▸ **WORK TO DO**:
Copy the following data word for word, starting at the line that contains "Based on the photograph, which of" and ending after the line that contains "What spatial distance".

▸ **RECORDS PROVIDED**:
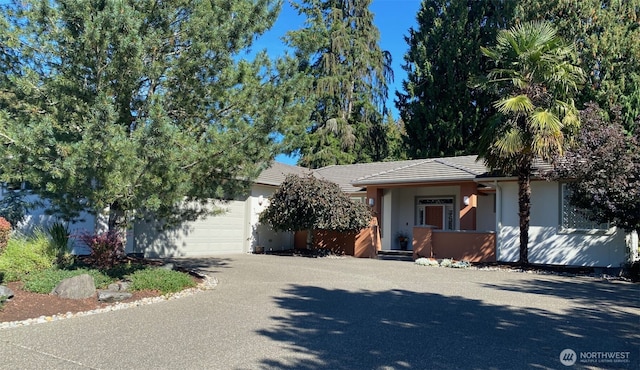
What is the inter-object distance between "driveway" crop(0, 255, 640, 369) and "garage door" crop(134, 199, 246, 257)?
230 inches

---

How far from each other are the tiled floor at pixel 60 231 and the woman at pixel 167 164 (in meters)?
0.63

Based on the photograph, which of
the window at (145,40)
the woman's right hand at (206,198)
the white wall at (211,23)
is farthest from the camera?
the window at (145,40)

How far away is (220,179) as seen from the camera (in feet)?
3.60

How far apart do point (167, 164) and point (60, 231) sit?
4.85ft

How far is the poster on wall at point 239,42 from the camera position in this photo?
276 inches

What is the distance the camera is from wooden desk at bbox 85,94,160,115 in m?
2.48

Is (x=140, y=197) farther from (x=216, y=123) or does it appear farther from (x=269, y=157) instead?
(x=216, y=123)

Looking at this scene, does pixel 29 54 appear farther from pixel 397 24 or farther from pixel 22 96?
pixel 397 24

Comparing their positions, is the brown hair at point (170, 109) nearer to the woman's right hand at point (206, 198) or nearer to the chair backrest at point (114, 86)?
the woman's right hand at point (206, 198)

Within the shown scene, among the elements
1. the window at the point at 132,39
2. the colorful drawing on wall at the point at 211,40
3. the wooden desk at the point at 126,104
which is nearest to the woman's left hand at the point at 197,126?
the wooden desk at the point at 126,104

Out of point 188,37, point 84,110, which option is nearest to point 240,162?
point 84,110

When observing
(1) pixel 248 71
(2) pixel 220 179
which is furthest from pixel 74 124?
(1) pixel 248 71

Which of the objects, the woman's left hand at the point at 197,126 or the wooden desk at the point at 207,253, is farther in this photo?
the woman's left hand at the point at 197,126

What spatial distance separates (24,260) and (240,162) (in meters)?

▸ **CORRECT OUTPUT**:
Based on the photograph, which of
the window at (145,40)
the woman's right hand at (206,198)
the white wall at (211,23)
is farthest from the camera?
the window at (145,40)

How far away is (220,179) as seen from the camera (in feet)?
3.60

How far apart do point (167, 164) and point (60, 231) sit?
4.85ft

How far is the poster on wall at point 239,42 from the camera position in this photo?
276 inches

What is the distance the camera is from wooden desk at bbox 85,94,160,115 in m?
2.48

Is (x=140, y=197) farther from (x=216, y=123) or does it appear farther from (x=269, y=157) instead?
(x=216, y=123)

Looking at this scene, does pixel 29 54 appear farther from pixel 397 24 or farther from pixel 22 96?
pixel 397 24

Comparing their positions, is the brown hair at point (170, 109) nearer to the woman's right hand at point (206, 198) or nearer to the chair backrest at point (114, 86)?
the woman's right hand at point (206, 198)

Within the shown scene, among the elements
1. the window at the point at 132,39
2. the colorful drawing on wall at the point at 211,40
3. the wooden desk at the point at 126,104
which is nearest to the woman's left hand at the point at 197,126?
the wooden desk at the point at 126,104

Out of point 188,37, point 84,110, which option is nearest to point 240,162?
point 84,110

When observing
(1) pixel 248 71
(2) pixel 220 179
which is furthest from pixel 74 124?
(1) pixel 248 71

Which of the objects, the woman's left hand at the point at 197,126 or the wooden desk at the point at 207,253, is farther in this photo?
the woman's left hand at the point at 197,126

What spatial distance separates (24,260) and (240,162) (in meters)?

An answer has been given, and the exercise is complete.